### Given data
===============

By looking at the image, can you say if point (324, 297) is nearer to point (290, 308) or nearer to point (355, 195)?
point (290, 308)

===============

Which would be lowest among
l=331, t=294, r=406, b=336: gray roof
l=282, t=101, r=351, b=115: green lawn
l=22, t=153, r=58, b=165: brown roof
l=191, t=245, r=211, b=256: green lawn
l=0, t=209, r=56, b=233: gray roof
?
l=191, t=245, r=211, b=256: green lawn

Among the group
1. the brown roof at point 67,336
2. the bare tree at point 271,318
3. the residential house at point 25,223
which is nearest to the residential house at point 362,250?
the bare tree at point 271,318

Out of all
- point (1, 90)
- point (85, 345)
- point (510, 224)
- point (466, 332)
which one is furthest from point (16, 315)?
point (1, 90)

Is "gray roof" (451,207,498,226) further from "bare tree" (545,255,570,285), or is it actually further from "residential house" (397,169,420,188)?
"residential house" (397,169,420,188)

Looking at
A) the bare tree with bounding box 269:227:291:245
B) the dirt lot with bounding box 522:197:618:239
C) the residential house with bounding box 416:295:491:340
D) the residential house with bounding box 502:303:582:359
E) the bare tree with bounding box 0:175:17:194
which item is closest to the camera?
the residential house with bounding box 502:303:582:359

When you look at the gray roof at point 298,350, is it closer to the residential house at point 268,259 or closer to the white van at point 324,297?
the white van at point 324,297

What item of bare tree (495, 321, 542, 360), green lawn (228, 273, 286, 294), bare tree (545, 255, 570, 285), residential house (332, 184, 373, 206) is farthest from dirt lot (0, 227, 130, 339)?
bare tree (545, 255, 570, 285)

===============

### What is expected
Find each line in the records above that contains the word "bounding" and copy those lines out in full.

### Answer in full
A) the bare tree with bounding box 269:227:291:245
B) the dirt lot with bounding box 522:197:618:239
C) the residential house with bounding box 416:295:491:340
D) the residential house with bounding box 502:303:582:359
E) the bare tree with bounding box 0:175:17:194
the residential house with bounding box 502:303:582:359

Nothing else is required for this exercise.